I went out shopping today, and was pleasantly greeted by racks of colorful tulle and glitter. It was a little reminder that homecoming is around the corner. And it got me thinking, while homecoming  can be one of the best times, it can also be a very stressful time. I personally thing that almost every homecoming related even has both a good side and a bad side. First off, there’s the “ date drama”.  I am I going to get asked? If so, who? If I go with him what will people think? Whose group would we go in? Having been both dateless and with a date, I know how frustrating it can be. Don't get me wrong, going with a date was great. I mean honestly, there's nothing like the rush of getting. But I never expected the after part to be so stressful. While my date and I were friends, our friends weren't, so deciding on a group was really hard-no one wants to be without friends on homecoming! So we ended up creating a group with both of our friends, which only created even more stress. Since I tend to be a little OCD, I was the one on charge of coordinating rides, pictures, reservations, etc. And, wow, I never knew how hard it was to get a reservation for about 16 people, thats all i'm going to say. On the other hand, the next year I never got asked. But during the time before the dance I was so stressed about finding a date, then once the reality set in that I wasn't getting asked, I was so disappointed that I got more stressed. Then I had to figure out whether or not I was going and that was hard because I didn't want to be the lone single, but I thought that going in an all single group would make me look pathetic( It doesn't. Actually, I now wish I would have cause it seems like a lot more fun). In both situations share one of the most stressful aspects of homecoming though……Dress shopping. I love dress shopping, actually I adore it. But, I don't know what happens, whenever I'm standing there next to my friends in a potential dress, I seem to criticize every aspect of myself. Why are my shoulders so broad? Is my face always that oily? Ugh, she looks soooooo small. I defiantly need to lose weight before the dance. And then comes the awful "appearance stress". Its the cause of crash diets, tears and angry. I mean that alone is enough stress, the date and group stuff only adds to the tension of the delicate situation. And now that our homecoming is a little over a month away, all these stresses and annoying questions seem to circulate in my mind. Ugh. 

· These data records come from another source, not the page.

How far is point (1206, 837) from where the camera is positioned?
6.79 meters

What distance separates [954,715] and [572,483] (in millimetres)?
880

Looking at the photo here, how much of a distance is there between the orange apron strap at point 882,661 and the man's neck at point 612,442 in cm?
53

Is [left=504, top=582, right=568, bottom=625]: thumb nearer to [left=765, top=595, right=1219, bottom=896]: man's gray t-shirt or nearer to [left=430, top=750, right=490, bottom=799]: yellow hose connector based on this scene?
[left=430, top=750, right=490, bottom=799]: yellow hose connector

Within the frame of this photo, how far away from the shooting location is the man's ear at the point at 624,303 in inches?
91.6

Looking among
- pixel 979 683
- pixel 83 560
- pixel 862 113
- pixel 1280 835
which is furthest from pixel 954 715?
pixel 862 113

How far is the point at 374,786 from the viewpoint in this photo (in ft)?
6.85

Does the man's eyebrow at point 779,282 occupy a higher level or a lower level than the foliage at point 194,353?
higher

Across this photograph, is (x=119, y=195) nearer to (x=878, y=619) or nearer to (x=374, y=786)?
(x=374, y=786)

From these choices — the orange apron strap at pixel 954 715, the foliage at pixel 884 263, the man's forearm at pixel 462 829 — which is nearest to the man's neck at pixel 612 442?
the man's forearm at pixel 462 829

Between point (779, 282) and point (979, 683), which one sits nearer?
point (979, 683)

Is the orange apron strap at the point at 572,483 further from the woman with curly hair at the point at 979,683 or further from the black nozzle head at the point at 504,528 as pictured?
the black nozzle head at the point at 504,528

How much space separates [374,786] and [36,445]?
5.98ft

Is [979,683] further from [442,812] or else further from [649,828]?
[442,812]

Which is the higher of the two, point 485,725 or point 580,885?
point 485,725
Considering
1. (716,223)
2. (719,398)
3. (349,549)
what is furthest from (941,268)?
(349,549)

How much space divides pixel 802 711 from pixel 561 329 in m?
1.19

Sunday, September 16, 2012

Demanding Sports

Though I no longer do cheer anymore, this friday at the football game, when I saw the girls cheering on the sideline, I remembered just how stressful sports can be. All the yelling from coaches, time crunched schedules, sore muscles, and pressure to win, can really take a toll. For me, I didn't even realize I was stressed. So without knowing it, I ended up causing myself both emotional and physical stress. Like I said earlier in the blog, I basically spent my whole life as a cheerleader- I did the the junior program, instructing, high school cheer, competition cheer, all of it. I loved it. But then last year, I wasn't getting the same rush that I normally did from it. I started dreading practice, something I never did before. And, instead of addressing it, I just contributed it to my larger load of homework. At the time, I had a new coach, who I didn't get along with, we had just won first at nationals, so we were under a lot of pressure to maintain that title, and the practice hours had been made even longer, so it was inly resonable that I was stressed, I just didn't want to admit it. Soon though, the stress started to affect my school and social life too. I was so tired that I couldn't focus on school, so my grades suffered and when my friends wanted to go out all I want to do was relax, so my social life suffered, which caused me even more stress. Yet I continuted not to address it, in fear of having to quit. So, stressed and emotional exhausted, I kepted cheering. One day though, that stress that I was feeling, started to translate into physical stress, and during one of our peformances I hurt my back. I know longer had the decision anymore, I was told that I had to take time off. So thats my story. And if there are any out there who feel as I did, just take a few minutes to asses your stress before you get hurt like I did.

Wednesday, September 5, 2012

Student Stresses????

Hey everyone, sorry its been awhile since I've last posted- My wi-fi has been down for forever! I just got it back tonight. Anyway, this week instead of blogging about my views, I wanted to ask you about yours.I know there's not many people who read this blog, but if anyone happens to have an opinion on the matter, I'd appreciate the comments. ( I'd actually appreciate the comments anytime :) ) So here it is, what stresses you out the most? I'd really like to raise more awareness about all the stresses that people go through, especially teenagers, and how it can effect them. So far, I only really have the things that stress me out: social dynamics ( cliques, friendships, etc.), appearance, family troubles, time management, school work, money issues, and bullying. And the consequences are things like eating disorders, cutting, suicide, and depression.So that's it, short and sweet. Feel free to post, and if there any other issues or ideas you have on the matter, feel free the post those too!
P.S. Along with the idea of raises awareness about certain things, what do you thing about talking about prevention strategies for each (basic tips to school assemblies, anything along those lines are options)?